TASK DIRECTIONS ::
When you transcribe the data below, reproduce every line exactly and leave each picture out.

DATA TO PROCESS ::
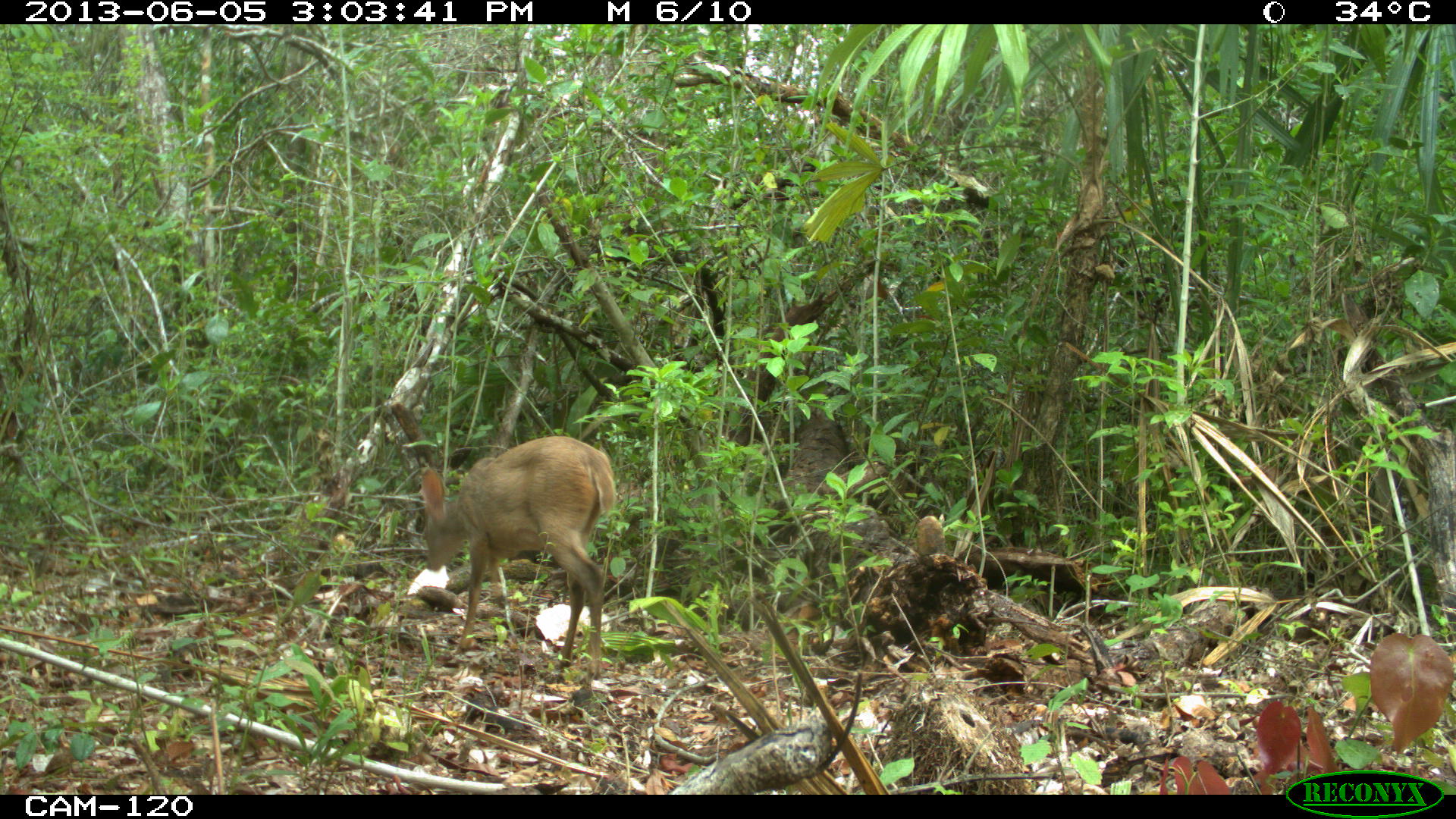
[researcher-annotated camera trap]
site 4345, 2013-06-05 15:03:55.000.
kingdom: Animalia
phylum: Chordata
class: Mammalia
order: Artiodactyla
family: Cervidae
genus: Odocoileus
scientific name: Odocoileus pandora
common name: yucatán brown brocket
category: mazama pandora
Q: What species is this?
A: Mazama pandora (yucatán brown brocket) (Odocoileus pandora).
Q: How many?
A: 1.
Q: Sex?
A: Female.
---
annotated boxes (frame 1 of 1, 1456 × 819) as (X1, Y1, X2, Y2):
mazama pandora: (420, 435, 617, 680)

ANSWER TO THE EXERCISE ::
[researcher-annotated camera trap]
site 4345, 2013-06-05 15:03:55.000.
kingdom: Animalia
phylum: Chordata
class: Mammalia
order: Artiodactyla
family: Cervidae
genus: Odocoileus
scientific name: Odocoileus pandora
common name: yucatán brown brocket
category: mazama pandora
Q: What species is this?
A: Mazama pandora (yucatán brown brocket) (Odocoileus pandora).
Q: How many?
A: 1.
Q: Sex?
A: Female.
---
annotated boxes (frame 1 of 1, 1456 × 819) as (X1, Y1, X2, Y2):
mazama pandora: (420, 435, 617, 680)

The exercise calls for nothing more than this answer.